▸ **Records for the task**:
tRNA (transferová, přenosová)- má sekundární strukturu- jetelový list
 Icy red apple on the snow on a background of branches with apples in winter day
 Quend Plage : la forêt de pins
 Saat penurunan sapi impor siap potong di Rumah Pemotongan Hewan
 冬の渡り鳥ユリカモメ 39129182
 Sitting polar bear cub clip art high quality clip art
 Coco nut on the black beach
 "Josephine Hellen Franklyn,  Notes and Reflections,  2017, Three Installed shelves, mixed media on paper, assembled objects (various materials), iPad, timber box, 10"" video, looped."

▸ **What the exercise asks**: Write the entries out again, exactly and completely.

▸ **Exercise response**:
tRNA (transferová, přenosová)- má sekundární strukturu- jetelový list
 Icy red apple on the snow on a background of branches with apples in winter day
 Quend Plage : la forêt de pins
 Saat penurunan sapi impor siap potong di Rumah Pemotongan Hewan
 冬の渡り鳥ユリカモメ 39129182
 Sitting polar bear cub clip art high quality clip art
 Coco nut on the black beach
 "Josephine Hellen Franklyn,  Notes and Reflections,  2017, Three Installed shelves, mixed media on paper, assembled objects (various materials), iPad, timber box, 10"" video, looped."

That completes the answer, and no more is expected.